Sergei Lavrov in Geneva on the chemical agreement. Was the deal: Assad remains in exchange for giving up the chemical?

– No, vice versa. There was a meeting between Kerry and Lavrov about the chemical and I was present. The subject was not the chemical, but the Geneva negotiations and the political transition. We asked for the meeting and the Russians accepted the meeting. Kerry said: We do not want the collapse of the state. This is not our goal. We just want a transitional government and are ready to negotiate. “We want the Syrian army and the free army to work together to fight terrorists like Nasra and terrorists,” Lavrov said in a humiliating way. Kerry said: Sergey. That’s what we want too. Lavrov: So they agree. Kerry: But this can not be done with Assad’s presence and there must be a transitional body through negotiation. But the Free Army can not expect to include the Syrian army without change in government. This is impossible. Lavrov: If you try to change Assad, the whole system will collapse. We said: Well, this is about negotiation so we can achieve the goal without it. Lavrov: If you think we’ll take the lion and offer asylum, you’re wrong. Kerry said: We do not want that, but we want a negotiated and transitional solution.

[Asharq Al-Awsat] Did you think that Lavrov used Kerry?
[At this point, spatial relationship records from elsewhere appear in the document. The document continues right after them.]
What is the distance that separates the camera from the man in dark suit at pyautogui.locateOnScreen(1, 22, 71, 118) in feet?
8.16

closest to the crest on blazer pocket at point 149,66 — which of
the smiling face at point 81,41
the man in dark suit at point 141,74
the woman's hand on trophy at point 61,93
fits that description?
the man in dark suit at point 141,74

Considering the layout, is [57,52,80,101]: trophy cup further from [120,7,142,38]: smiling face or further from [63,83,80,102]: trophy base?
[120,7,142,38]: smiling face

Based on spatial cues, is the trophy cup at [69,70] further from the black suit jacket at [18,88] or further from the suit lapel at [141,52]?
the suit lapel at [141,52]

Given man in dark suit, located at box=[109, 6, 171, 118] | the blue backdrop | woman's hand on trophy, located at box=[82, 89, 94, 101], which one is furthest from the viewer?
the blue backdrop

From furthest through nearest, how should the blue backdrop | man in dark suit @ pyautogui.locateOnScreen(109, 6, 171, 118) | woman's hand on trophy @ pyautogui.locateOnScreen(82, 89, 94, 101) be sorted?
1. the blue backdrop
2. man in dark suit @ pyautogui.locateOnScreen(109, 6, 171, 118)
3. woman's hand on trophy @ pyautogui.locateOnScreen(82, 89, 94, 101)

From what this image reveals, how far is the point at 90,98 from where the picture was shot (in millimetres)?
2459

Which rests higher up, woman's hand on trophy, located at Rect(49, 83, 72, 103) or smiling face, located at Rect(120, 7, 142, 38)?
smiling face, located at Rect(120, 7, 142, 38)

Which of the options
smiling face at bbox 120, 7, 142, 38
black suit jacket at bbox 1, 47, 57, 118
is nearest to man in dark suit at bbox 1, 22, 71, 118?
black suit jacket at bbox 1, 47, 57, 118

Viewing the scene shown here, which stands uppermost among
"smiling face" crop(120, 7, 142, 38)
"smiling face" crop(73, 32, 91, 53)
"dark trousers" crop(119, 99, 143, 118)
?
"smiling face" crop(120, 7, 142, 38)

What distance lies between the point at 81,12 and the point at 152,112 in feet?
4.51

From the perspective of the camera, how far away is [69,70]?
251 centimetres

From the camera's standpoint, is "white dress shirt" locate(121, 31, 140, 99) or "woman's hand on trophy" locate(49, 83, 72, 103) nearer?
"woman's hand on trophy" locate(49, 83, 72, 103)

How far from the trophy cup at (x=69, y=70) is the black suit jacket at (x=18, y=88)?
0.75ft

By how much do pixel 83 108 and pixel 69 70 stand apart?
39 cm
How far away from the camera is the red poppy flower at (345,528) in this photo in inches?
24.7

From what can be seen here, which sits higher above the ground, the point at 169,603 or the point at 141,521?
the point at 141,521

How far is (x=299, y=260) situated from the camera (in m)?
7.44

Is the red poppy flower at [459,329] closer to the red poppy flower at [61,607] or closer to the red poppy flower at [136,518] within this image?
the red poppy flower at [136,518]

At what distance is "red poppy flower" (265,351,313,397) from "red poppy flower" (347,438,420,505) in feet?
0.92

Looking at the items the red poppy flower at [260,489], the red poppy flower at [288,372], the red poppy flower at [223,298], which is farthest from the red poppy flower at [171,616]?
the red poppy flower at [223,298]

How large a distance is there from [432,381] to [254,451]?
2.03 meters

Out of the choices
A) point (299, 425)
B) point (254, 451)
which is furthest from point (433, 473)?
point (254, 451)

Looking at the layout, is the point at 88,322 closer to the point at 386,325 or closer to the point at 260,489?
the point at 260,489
– Yeah. I told Kerry after signing the chemical deal: The Syrian government will be cheated. You know they will fool us. They (in Damascus) are not honest, and always cheat. Kerry said: This goes back to the Russians. The Russians will prevent the regime and the most important thing is the investigation and control system. Kerry said the Russians had agreed to a transparent process of inquiry. I told Kerry: The details of the verification is important because the Syrian regime will cheat.

* What has changed?


– At the beginning of 2013 expected to go to Assad and then took the battle of the short and entered the “Hezbollah” in a large and non-dynamic war and then used a chemical signal of military pressure. By the end of 2013, what happened? The chief of staff of the “Free Army” Salim Idris and the pillars faded and emerged «Ahrar Cham» and «Nasra». And the “Free Army” in the south has not made any progress. The chemical used. The Iranians are sending more militias. Iraqis come to Syria. There was a big recession.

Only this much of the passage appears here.